Ma quali esse si fossero non sapremmo dirlo, mancandone nelle storie la descrizione, ed essendo state in questi ultimi secoli dimesse. Grandi e magnifiche certo dovettero essere, se concorrevano in numero grande gli Italiani, come alcuni scrittori ci avvertono, non meno per ammirarle e goderle, che per compiacersi del sommo vantaggio, che avevano essi medesimi tratto dal buon esito di questa celebre battaglia. Gli Ugri in fatti sconfitti, svergognati, avviliti, parte montarono su loro carri coperti di pelli, parte montarono in groppa ai loro cavalli, coi quali parevano immedesimati; abbandonando in tutta fretta le nostre contrade se n’andarono a piantarsi nella Pannonia, che da loro fu poscia chiamata Ungheria.

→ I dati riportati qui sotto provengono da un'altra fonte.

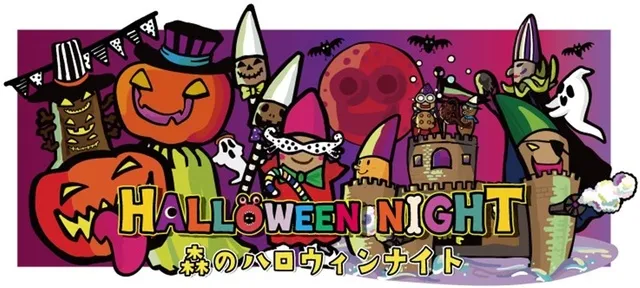 森林公園　森のハロウィンナイト2026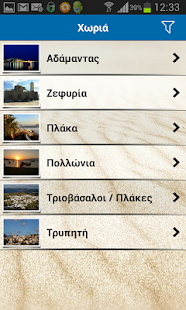 Milos Travel Guide - screenshot thumbnail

Festa del giornoDELL’ASCENSIONE.
In quei tempi infelicissimi per la bella Italia, in cui sanguinose guerre la straziavano e desolavano, i soli Veneti isolani godevano della maggior tranquillità, ed erano pacifici navigatori e commercianti; ma ben presto furono essi pure costretti a divenire soldati.
Una popolazione barbara e feroce, dotata dalla natura di una straordinaria forza, era uscita dagli agghiacciati climi della Scizia, e dopo essersi trasferita sulle sponde del mar Nero, erasi divisa in due porzioni, l’una delle quali, valicato il Danubio, venne nel sesto secolo a fermarsi nell’Illirio. Indi acquistando sempre nuovo terreno s’inoltrò fino alle spiaggie dell’Adriatico, e vi eresse Narenta città, che comunicò poscia il proprio nome a tutta la nazione. Fortificatisi i Narentani in quel sito, pigliarono sempre maggior animo: penetrarono a mano armata nell’Istria, costrussero vascelli, e si diedero ad esercitare la pirateria per tutto il golfo.